Entries taken from a collection
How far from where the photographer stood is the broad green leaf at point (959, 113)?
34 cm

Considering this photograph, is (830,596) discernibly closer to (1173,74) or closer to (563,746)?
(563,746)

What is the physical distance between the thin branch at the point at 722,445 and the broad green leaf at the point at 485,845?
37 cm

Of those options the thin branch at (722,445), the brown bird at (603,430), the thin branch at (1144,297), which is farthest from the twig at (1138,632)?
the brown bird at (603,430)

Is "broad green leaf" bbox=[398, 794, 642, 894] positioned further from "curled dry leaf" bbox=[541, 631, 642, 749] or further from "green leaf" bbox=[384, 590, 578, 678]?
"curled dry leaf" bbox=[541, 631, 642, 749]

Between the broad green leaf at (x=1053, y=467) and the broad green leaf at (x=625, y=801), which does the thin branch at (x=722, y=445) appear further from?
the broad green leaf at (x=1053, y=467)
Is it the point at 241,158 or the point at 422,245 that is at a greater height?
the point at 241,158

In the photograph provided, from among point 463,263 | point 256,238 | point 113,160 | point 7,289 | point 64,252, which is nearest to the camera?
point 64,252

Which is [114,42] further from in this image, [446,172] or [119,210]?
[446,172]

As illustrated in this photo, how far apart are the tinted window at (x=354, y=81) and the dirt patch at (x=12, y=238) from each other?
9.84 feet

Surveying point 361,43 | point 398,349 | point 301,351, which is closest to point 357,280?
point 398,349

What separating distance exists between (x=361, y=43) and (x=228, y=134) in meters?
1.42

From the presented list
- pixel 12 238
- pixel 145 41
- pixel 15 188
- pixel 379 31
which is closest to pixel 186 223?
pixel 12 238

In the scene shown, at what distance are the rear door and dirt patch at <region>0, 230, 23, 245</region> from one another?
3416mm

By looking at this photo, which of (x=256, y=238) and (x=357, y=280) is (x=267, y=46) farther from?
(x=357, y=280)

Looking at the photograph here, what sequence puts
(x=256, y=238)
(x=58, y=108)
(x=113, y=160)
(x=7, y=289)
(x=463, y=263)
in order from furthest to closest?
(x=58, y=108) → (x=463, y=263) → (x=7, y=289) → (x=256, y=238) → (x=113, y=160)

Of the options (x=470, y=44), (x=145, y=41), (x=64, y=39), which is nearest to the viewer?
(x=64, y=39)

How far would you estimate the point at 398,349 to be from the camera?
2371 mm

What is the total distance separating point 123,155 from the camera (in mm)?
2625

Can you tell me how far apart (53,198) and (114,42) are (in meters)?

Problem
Rename every "thin branch" in the data above to "slender branch", leaving all other wording as it is.

Solution to the problem
How far from where the photographer stood is the broad green leaf at point (959, 113)?
34 cm

Considering this photograph, is (830,596) discernibly closer to (1173,74) or closer to (563,746)?
(563,746)

What is the physical distance between the slender branch at the point at 722,445 and the broad green leaf at the point at 485,845?
37 cm

Of those options the slender branch at (722,445), the brown bird at (603,430), the slender branch at (1144,297), which is farthest from the twig at (1138,632)?
the brown bird at (603,430)

Is "broad green leaf" bbox=[398, 794, 642, 894] positioned further from "curled dry leaf" bbox=[541, 631, 642, 749] or further from "green leaf" bbox=[384, 590, 578, 678]?
"curled dry leaf" bbox=[541, 631, 642, 749]

Between the broad green leaf at (x=1053, y=467) and the broad green leaf at (x=625, y=801), which does the slender branch at (x=722, y=445) appear further from?
the broad green leaf at (x=1053, y=467)
Is it the point at 241,158 or the point at 422,245 that is at a greater height?
the point at 241,158

In the photograph provided, from among point 463,263 | point 256,238 | point 113,160 | point 7,289 | point 64,252, which is nearest to the camera?
point 64,252

Which is [114,42] further from in this image, [446,172] or [119,210]?
[446,172]

As illustrated in this photo, how far apart are the tinted window at (x=354, y=81) and the dirt patch at (x=12, y=238) from each other?
9.84 feet

Surveying point 361,43 | point 398,349 | point 301,351, which is closest to point 357,280?
point 398,349

What separating distance exists between (x=361, y=43) and (x=228, y=134) in meters?
1.42

From the presented list
- pixel 12 238
- pixel 145 41
- pixel 15 188
- pixel 379 31
which is closest to pixel 186 223?
pixel 12 238

In the scene shown, at what distance are the rear door and dirt patch at <region>0, 230, 23, 245</region> from one another?
3416mm

By looking at this photo, which of (x=256, y=238) and (x=357, y=280) is (x=267, y=46) farther from?
(x=357, y=280)

Looking at the photograph here, what sequence puts
(x=256, y=238)
(x=58, y=108)
(x=113, y=160)
(x=7, y=289)
(x=463, y=263)
in order from furthest to closest?
(x=58, y=108) → (x=463, y=263) → (x=7, y=289) → (x=256, y=238) → (x=113, y=160)

Of the options (x=470, y=44), (x=145, y=41), (x=64, y=39), which is nearest to the viewer?
(x=64, y=39)

How far would you estimate the point at 398,349 to be from the camera?
2371 mm

What is the total distance separating point 123,155 from the camera (in mm)?
2625

Can you tell me how far apart (53,198) and (114,42) are (in meters)?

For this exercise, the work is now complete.